掲載日 : [2023-01-01] 照会数 : 10031
≪元旦の話≫上 ソルナル、1500年前から楽しむ
副主幹・金一男
◆今年の旧正月は1月22日
ソル(正月)、ソルナル(元旦)は、日本でいえば「旧正月」ですが、秋夕(中秋)と並んで韓国の2大名節の一つで、韓国では公休日(祝祭日)に指定され、連休になっている。
旧暦で一年の初めであるソルナル(元旦)は、月の動きをもとにした太陰暦で決められるため、太陽の動きをもとにする太陽暦の新年(新正月)よりもほぼ1か月遅れになる。
2022年のソルナル(元旦)は2月10日だったが、23年は1月22日、24年は2月10日。この日は、月が太陽と同じ方向に一直線に並ぶ日で、月が太陽の光を反射することがなく、夜になっても地球から見ることができない「新月」となる。
◆お雑煮とお年玉と凧あげと
ソルナル(元旦)には家族や一族が集まり、チャレ(茶禮)という先祖を祭るチェサ(祭祀)を執り行い、セベ(新年のあいさつ)のあと、トック(雑煮、ぞうに)を食べて、新しい1年を始める。
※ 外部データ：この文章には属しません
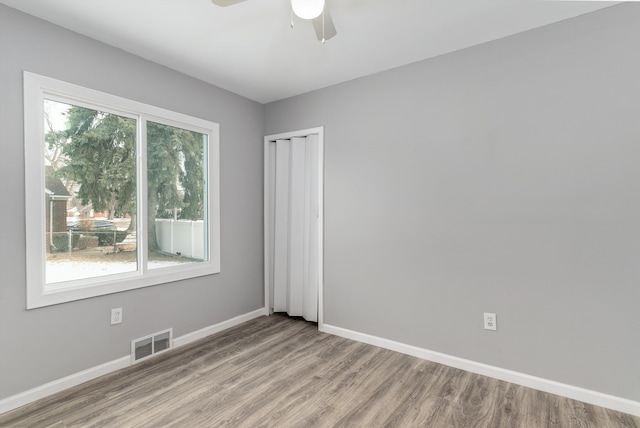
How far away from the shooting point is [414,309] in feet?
8.95

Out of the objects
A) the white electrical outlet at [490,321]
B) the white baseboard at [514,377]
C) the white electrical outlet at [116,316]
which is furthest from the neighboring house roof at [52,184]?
the white electrical outlet at [490,321]

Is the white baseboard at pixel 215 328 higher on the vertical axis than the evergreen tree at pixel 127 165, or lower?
lower

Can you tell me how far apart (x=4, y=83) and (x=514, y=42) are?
11.5ft

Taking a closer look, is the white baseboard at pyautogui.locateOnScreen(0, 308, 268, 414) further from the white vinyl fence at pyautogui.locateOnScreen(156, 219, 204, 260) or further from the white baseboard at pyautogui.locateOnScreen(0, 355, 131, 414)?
the white vinyl fence at pyautogui.locateOnScreen(156, 219, 204, 260)

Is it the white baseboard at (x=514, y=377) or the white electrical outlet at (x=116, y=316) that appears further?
the white electrical outlet at (x=116, y=316)

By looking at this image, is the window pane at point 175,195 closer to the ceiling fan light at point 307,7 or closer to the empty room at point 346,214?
the empty room at point 346,214

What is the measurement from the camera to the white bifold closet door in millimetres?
3467

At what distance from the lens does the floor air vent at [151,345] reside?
2.53 metres

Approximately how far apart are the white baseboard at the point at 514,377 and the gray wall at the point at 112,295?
1.60m

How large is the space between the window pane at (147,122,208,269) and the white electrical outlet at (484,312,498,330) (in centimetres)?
267

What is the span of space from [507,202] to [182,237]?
2896mm

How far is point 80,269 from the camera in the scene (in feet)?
7.60

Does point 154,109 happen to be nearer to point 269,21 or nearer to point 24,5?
point 24,5

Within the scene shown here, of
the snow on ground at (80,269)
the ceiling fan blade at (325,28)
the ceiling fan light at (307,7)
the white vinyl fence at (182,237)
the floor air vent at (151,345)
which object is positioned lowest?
the floor air vent at (151,345)
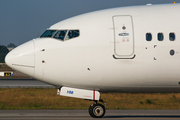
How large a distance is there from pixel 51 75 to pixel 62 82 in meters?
0.59

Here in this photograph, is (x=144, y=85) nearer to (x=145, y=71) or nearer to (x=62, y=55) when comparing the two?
(x=145, y=71)

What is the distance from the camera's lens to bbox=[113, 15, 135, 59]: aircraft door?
48.0ft

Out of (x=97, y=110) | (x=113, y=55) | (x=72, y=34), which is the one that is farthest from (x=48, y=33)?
(x=97, y=110)

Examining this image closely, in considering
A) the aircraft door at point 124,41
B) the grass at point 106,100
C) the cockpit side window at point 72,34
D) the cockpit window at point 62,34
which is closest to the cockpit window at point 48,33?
the cockpit window at point 62,34

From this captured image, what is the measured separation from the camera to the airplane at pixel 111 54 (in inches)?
576

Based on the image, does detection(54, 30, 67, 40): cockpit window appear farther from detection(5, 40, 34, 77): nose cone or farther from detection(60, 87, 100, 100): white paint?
detection(60, 87, 100, 100): white paint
それからユンノリ(双六、すごろく)やノルティギ(板飛び)、ヨンナルリギ(凧あげ)を楽しむ。子供たちの楽しみは、なんといってもお年玉。
古い慣習の残っている地域では、福を呼ぶとされるポクチョリ(米をとぐザル)が早朝に売り歩かれる。数年に一度は凶作に見舞われていた古代・中世時代、米は貴重品だった。毎日、米をといで食べられること以上の幸せはなかったとされた。
ソル(正月)という言葉の語源については諸説あるが、ナッソルダという言葉からきているという説がある。ナッソルダのナッは「顔」の意味で、ソルダは「見知らない」「見慣れない」の意味で、そこから「不慣れだ」「慣れない」などの意味に。ナッソンサラムといえば「見慣れない人」、ナッソンタンは「慣れない土地」のこと。元旦に迎える新しい未知の1年のことから、ナッソルダということで、ソル(正月)という言葉が定着したという説がある。
◆新羅時代から1500年の伝統
ソル(正月)の歴史的な由来に関しては、西暦488年、新羅でソルナル(元旦)が過ごされたという記録がある。7世紀の中国の歴史書、『隋書』と『唐書』には、新羅に関して次のような記述があり、「(新羅では)毎年、正月元旦に互いに慶賀し(祝って)、王が宴会を開き、多くの客と官吏が集まる。この日、日月神を拝礼する」
ソルナル(元旦)の慣習が、太陽や月に対する崇拝と共に、国家的行事として執り行われていたことを示している。
民俗行事には、その一つひとつに現実的な意味があり、この当時にすでに太陰暦の暦(こよみ)が導入されていたことが分かる。
暦というものは、天体の規則的な動きに人間社会の定期的な活動、特に1年間の農作業の手順をあてはめたもので、新羅時代のこのような暦に基づく歳時(年中行事)は、高麗時代、朝鮮時代へと引き継がれている。